Yapılacak işlem 1 -
Tatar Parlamentosu hakkındaki metinden bir kısmı olduğu gibi geri verin: "Bizler bu gün" sözlerinin geçtiği yerden başlayın ve "bütün vicdanımızla dileriz." sözlerinden sonra bırakın.
Yapılacak işlem 2 -
Tatar Parlamentosu hakkındaki metne göre idare-i milliyenin hangi şubelere ayrılması kabul ediliyor?
Yapılacak işlem 3 -
Tatar Parlamentosu hakkındaki metni son cümlesinden sonra devam ettirerek uzatın.

Bizler bu gün yaşamak ve bütün siyasi; milli hayatında her millet kadar hukuka malik olmak istemeyen milletimizin milli ömrünün temelli, sarsılmaz esaslar kurulmasını dilegimizden bizim ömrümüzde de kanunsuzluğa, mesuliyetsizliğe nihayet veren esaasın yani kuvve-i teşriiye, icraiye ve adliyenin ayrı ve sarsılmaz esaslarda tesis olunmasını diliyoruz. Bunun içün de ömrümüzde gerek kuvve-i adliye ve icraiyeyi kurabilecek ve gerekse bundan böyle ilelebed tarihimizde milletimizin siyasi, milli her meselesinde ancak kendi iradesine tevfikan iş yapılabilmesini temin idecek Tatar Parlamentosunu (kuvve-i teşriiyemizin) kurulmasını bütün vicdanımızla dileriz.
Hayat-ı iktisadiyede olduğu kadar da hayat-ı içtimaiye ve idaride taksim vezaif en yüksek, en kat’i semereler bahşettiğinden idare-i milliyemizin ayrı ayrı şubelere ayrılarak her kısmına ait kanunlar tanzimi ve her birisine icrai kuvvetler tahsisini elzem addediyoruz ki bu vazifelerdeki maiyetle bizler mesuliyetlerdeki kat’iyetin de temin idileceğine inanıyoruz.
İdare-i millimizin maarif, diniye, maliye ve vakıf, adliye, hariciye ve idare-i milliye riyaseti şubelerine ayrılmasını ve onlardan her birisine ayrı kanunlar ... müdürlerin tahsisi ... onların her birisinin meclis-i mebusan önünde vazifelerinden mesul tanımalarını kabul ediyoruz.
Milli işler ile muvazzaf olanların kendilerine hakim idare-i milliyenin varlığını mütemadiyen hissetmeleri ve onun önünde mesuliyete çekileceklerine inanmalarıyledir ki milletler çizdikleri kanunları en kavi idareleri hürmet itdirebilirler. Bu suretle bizler, milletimizin terakki ve tealisine esas olan şubelerin milli kanunlarımız ve idare-i milliyemiz önünde mesul müdürlerimiz vasıtasıyle idare olunmalarını temin idecek yegane ulvi müessesenin parlamentomuz olduğunu kabul itdiğimizden artık milletimizin tarihinden dahili, harici hiç bir kuvvete o mukaddes hakkı tabtatmayacağına iman idiyor ve Tatar milletinin kendi kanunları ile kendi emellerine hürmet ittirdiği müdürleri ile ulvi emellerine nail olacağına inanıyoruz.

Alıştırma verileri -

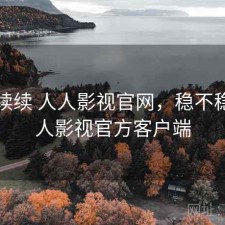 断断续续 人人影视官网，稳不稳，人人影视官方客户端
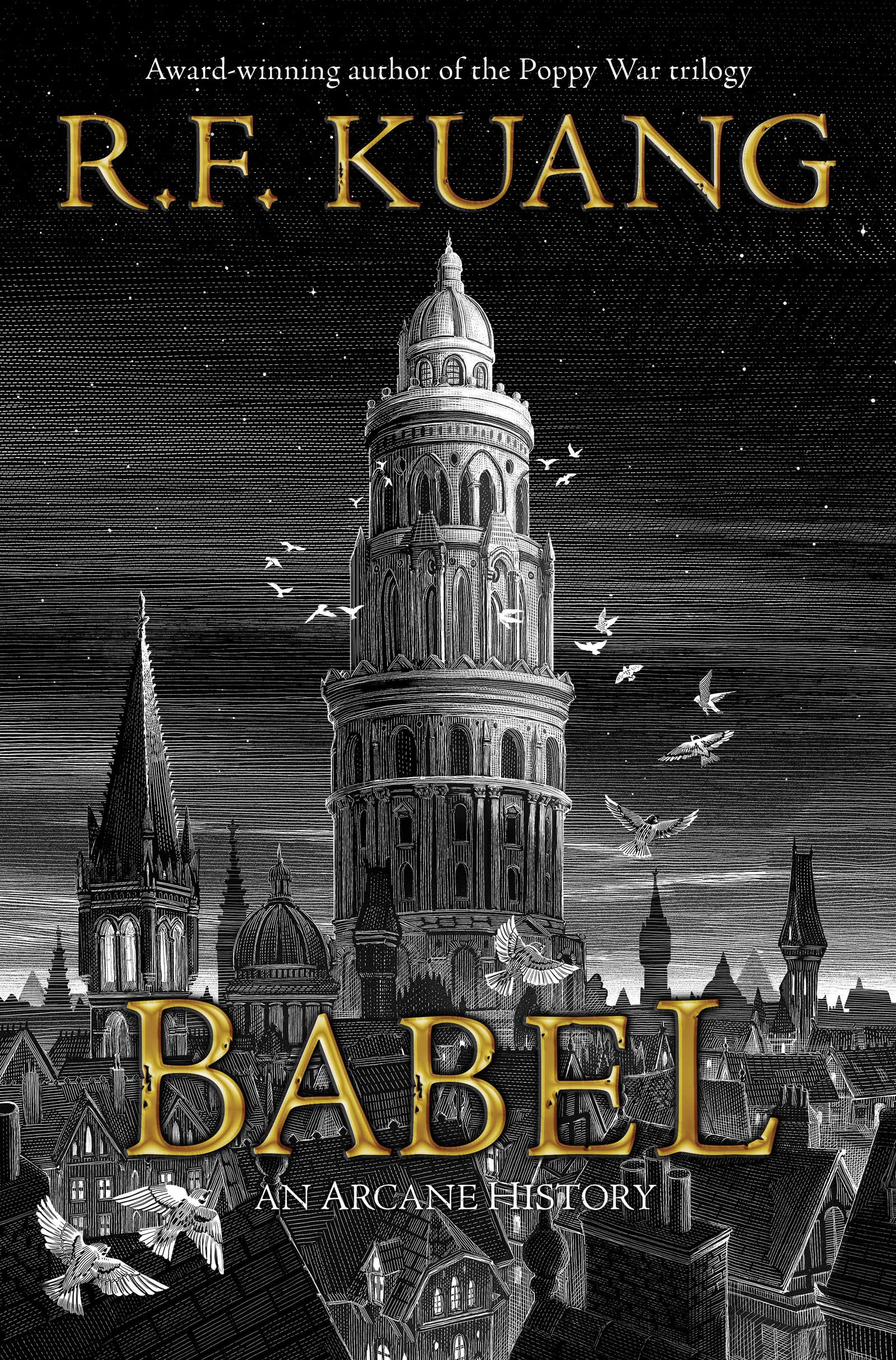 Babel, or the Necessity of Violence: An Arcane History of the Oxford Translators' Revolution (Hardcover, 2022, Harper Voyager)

Alıştırma cevabı 1 -
Bizler bu gün yaşamak ve bütün siyasi; milli hayatında her millet kadar hukuka malik olmak istemeyen milletimizin milli ömrünün temelli, sarsılmaz esaslar kurulmasını dilegimizden bizim ömrümüzde de kanunsuzluğa, mesuliyetsizliğe nihayet veren esaasın yani kuvve-i teşriiye, icraiye ve adliyenin ayrı ve sarsılmaz esaslarda tesis olunmasını diliyoruz. Bunun içün de ömrümüzde gerek kuvve-i adliye ve icraiyeyi kurabilecek ve gerekse bundan böyle ilelebed tarihimizde milletimizin siyasi, milli her meselesinde ancak kendi iradesine tevfikan iş yapılabilmesini temin idecek Tatar Parlamentosunu (kuvve-i teşriiyemizin) kurulmasını bütün vicdanımızla dileriz.

Alıştırma cevabı 2 -
Maarif, diniye, maliye ve vakıf, adliye, hariciye ve idare-i milliye riyaseti şubelerine.

Alıştırma cevabı 3 -
Bu hayat-ı millimizi kurduğumuz sağlam esaslar, Kırım’ın şekli idaresinin halli ile ziyade alâkadar iseler de, mukaddes vatanımız olan Kırım’a Tatar milleti tarihin tesiriyle bütün vatandaşlarımızdan daha yakın ise de Kırım hissiyle Tatar milletinin ruhi, vicdani her yurtdaştan daha şiddetle çırpınsa da, Tatar bir çok evlâtları ile Rusya’yı saran kanlı dalgalara karşı göğüs gererek memleketin idaresini, asayişini temin ise de bizler her mahallin şekli idaresini ancak orada yaşayan vatandaşların hal itmeleri düstüruna istinad itdiğimizden Kırım yarımadasının şekli idaresinin de bizim tarafımızdan değil de ancak bu Kırımlıların iradeleri ile hal idilmesini diler, bunun için de heyet-i muhteremeniz tarafından Tatar milleti adından bütün yurtdaşlarımızın, bütün Kırımlıların Kırım’ın şekli idaresi , hayat-ı siyasisi hakkında lâyetezelzel bozulmak bilmez kanunlarını, kat’i hükümlerini virmeye davet itmenizi teklif ideriz.
Her ne kadar umumi vilayet syezdi Kırım Müslümanları İcra Kamiteti teşebbüsü ile Kırım Meclis-i Müessesanını çağırmak vazifesini, Kamisarlık, meclis müşaveresine havale itmişse de, bizler o efendilerin bu mukaddes emeli yaşatmaya çalışacaklarına inansak da memleketimizin yegâne sebeb-i necâtı olacak o büyük haklı büyük müessesenin herhalde canlandırılmasını temin içün Kurultayın Parlamentomuzu da bu vazife ile mükellef itmesi lüzumuna inanıyoruz.
Çünkü bizler, ancak Kırım Meclis-i Müessesenı ile memleketimizde kanun ve kanuni bir hükûmet, mesul bir kuvve-i icraiye yaşatılacağına ve ancak bu sayede umumi anarhiya dalgalarıyle Kırımlıların felâketlere yuvarlanmayacaklarına iman idiyoruz.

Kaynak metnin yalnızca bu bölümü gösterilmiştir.